> **Complete o seguinte**
A. Por favor, liste todos os números de referência entre colchetes que aparecem no trecho sobre a BR-319.
B. Segundo o trecho sobre a BR-319, quem já comprou os blocos que seriam atravessados pela AM-366?

> **Trecho selecionado**
★ ★ ★ ★ ★

A imagem que abre este artigo mostra a floresta preservada no trecho do meio da BR-319 (Foto cedida por Carolle Alarcon).

Especialmente preocupante é uma rodovia estadual planejada (AM-366) que se ramificaria da BR-319 para o oeste e passaria pelos primeiros blocos de perfuração do maciço projeto “Área Sedimentar do Solimões” para extração de petróleo e gás em uma área maior que o estado americano da Califórnia [1] (Fig. 2). Os blocos que seriam atravessados pela AM-366 já foram comprados pela gigante petrolífera russa Rosneft ([2], p. 106), e uma empresa tão poderosa provavelmente influenciaria as autoridades governamentais a acelerar a construção da AM-366. Também é provável que surjam estradas secundárias ilegais espontâneas (“ramais”), como já está acontecendo ao longo da BR-319 [3]. Uma delas até segue a rota planejada da AM-366, cortando uma terra indígena e um parque nacional [4].

★ ★ ★ ★ ★

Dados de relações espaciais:

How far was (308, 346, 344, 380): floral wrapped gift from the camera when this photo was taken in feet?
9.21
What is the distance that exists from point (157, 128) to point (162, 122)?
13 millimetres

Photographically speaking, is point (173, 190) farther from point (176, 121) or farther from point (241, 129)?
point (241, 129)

★ ★ ★ ★ ★

> **Soluções dos exercícios**
A. [1], [2], [3] e [4]

B. A gigante petrolífera russa Rosneft.